Para esse poeta, “qualquer exílio é treva”. Segundo ele deixa transparecer, o mar oceano é uma paisagem propícia para esse exílio. Afinal, sua paisagem única é um deserto sem oásis, terror dos rios caudalosos, engolidor da espada líquida que fluvia sob seu feitiço, que se revela na pele trêmula das águas. Assim, no seu discurso ao deserto, a perdição da palavra gera reflexões sobre os tropeços. Daí que a poeira imaginada descreve a infância do pó, e o sorriso da dor vem dos murmúrios das peguntas.

Leontino Filho vai da memória do abismo aos píncaros do sintagma, empunhando uma fala das coisas em “porosas alvoradas”. É um poeta curador das feridas da alma numa lírica salvadora da barbárie do existir. Por isso que pó ante pó brota a infância no estrume da memória vestida de um luto desperdiçado diante da boca escura da treva. Suas metáforas vão do “ventre das águas” à “agonia da solidão”, passando pelo “resgate encardido em lascas de transtorno”. Podem ainda aparecer na “asa comprida das coisas”, na “balada infecunda do vazio” e até na “cauda dos sonhos”.

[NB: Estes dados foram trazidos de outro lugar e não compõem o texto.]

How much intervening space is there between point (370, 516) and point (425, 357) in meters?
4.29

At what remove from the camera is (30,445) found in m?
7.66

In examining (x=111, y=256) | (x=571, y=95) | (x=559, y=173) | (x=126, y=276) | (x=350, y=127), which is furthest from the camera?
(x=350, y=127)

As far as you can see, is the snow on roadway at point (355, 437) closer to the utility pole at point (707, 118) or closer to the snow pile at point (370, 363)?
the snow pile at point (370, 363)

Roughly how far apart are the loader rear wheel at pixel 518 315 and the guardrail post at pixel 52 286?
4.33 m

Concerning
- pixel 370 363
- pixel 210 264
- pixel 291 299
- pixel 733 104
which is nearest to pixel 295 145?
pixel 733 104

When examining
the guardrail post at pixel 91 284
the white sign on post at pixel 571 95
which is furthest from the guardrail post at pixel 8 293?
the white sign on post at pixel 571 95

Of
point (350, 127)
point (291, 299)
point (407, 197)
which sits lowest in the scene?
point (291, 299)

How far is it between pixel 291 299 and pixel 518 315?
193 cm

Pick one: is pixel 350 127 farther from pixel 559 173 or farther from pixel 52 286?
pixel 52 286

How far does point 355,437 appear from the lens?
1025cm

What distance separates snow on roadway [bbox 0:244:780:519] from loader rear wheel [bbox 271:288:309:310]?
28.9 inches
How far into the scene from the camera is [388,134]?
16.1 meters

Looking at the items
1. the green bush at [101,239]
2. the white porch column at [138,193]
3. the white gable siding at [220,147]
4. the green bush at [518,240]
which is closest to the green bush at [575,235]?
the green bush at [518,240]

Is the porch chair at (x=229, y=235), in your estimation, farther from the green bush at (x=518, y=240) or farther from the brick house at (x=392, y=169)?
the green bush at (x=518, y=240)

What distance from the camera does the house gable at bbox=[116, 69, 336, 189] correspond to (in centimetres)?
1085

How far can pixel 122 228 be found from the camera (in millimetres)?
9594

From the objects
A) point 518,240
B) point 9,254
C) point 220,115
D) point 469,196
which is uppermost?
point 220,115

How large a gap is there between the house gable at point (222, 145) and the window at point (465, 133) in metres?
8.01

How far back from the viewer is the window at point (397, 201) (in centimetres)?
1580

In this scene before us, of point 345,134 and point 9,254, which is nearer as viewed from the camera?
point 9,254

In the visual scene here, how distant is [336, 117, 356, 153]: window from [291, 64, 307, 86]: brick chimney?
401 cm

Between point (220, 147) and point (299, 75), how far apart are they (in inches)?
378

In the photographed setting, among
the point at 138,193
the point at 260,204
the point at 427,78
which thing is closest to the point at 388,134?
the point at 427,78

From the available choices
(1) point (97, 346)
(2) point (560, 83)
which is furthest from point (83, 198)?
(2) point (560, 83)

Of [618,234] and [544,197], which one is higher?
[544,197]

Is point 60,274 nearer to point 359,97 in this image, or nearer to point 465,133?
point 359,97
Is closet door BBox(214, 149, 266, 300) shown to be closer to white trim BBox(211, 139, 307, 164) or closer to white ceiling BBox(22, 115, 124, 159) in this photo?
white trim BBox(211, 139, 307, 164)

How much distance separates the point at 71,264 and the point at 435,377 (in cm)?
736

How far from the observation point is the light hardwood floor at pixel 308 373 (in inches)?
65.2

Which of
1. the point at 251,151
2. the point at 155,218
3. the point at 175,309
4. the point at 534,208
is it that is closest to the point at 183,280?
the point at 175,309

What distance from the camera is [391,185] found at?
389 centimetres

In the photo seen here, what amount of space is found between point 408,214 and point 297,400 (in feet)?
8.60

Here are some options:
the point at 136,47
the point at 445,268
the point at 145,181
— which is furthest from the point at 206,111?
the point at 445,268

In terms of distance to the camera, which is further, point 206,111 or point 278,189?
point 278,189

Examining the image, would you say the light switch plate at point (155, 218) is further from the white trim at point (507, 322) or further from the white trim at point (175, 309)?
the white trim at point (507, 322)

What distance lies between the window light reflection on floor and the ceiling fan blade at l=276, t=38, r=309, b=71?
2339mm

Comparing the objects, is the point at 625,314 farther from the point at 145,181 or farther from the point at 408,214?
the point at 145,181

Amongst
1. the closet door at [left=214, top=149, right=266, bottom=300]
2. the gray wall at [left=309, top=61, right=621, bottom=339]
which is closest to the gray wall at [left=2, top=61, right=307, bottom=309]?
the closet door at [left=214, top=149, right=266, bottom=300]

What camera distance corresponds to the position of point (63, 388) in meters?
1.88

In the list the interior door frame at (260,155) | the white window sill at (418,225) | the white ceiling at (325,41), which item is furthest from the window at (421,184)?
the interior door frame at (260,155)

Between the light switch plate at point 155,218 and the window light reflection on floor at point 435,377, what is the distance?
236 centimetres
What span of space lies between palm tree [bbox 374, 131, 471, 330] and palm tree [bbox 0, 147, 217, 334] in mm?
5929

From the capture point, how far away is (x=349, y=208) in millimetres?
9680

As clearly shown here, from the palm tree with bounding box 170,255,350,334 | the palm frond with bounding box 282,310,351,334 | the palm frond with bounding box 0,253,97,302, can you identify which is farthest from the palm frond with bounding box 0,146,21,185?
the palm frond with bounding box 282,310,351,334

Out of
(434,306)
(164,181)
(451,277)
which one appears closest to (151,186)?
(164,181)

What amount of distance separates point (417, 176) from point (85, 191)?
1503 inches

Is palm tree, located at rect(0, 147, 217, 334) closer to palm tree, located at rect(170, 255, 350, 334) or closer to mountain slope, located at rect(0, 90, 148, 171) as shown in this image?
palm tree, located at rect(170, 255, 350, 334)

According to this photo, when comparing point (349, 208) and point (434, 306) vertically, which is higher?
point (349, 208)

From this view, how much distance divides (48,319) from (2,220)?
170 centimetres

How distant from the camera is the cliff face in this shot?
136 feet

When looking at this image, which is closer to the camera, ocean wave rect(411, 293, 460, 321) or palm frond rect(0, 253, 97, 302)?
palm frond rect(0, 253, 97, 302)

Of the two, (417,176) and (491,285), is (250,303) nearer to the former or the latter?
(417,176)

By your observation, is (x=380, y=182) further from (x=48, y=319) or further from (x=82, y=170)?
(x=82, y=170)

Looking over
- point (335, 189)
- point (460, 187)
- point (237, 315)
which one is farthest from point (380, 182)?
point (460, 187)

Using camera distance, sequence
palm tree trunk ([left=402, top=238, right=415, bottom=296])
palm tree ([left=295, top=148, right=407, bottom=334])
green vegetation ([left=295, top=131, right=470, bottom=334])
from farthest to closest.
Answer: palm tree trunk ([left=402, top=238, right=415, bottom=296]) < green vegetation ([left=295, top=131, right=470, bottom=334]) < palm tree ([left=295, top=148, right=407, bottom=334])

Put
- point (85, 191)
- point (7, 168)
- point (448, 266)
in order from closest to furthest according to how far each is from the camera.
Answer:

Por fim, pode-se dizer que ao atravessar essa correnteza poética de R. Leontino Filho, há dois momentos em que o leitor precisa de precaução. São dois cômoros poéticos, antológicos monturos de metáforas. Primeiro “Âncora leve”, página 109, primoroso poema de quem sabe empunhar palavras em tescituras. Depois, “De (não) poder ser palavra”, página 128, longo poema de um fôlego só, verdadeiro mergulho nos potenciais da palavra. Esses dois poemas podem figurar em antologia que apresente os melhores poemas brasileiros contemporâneos.


FONTE: Diário do Nordeste - 20/11/2018.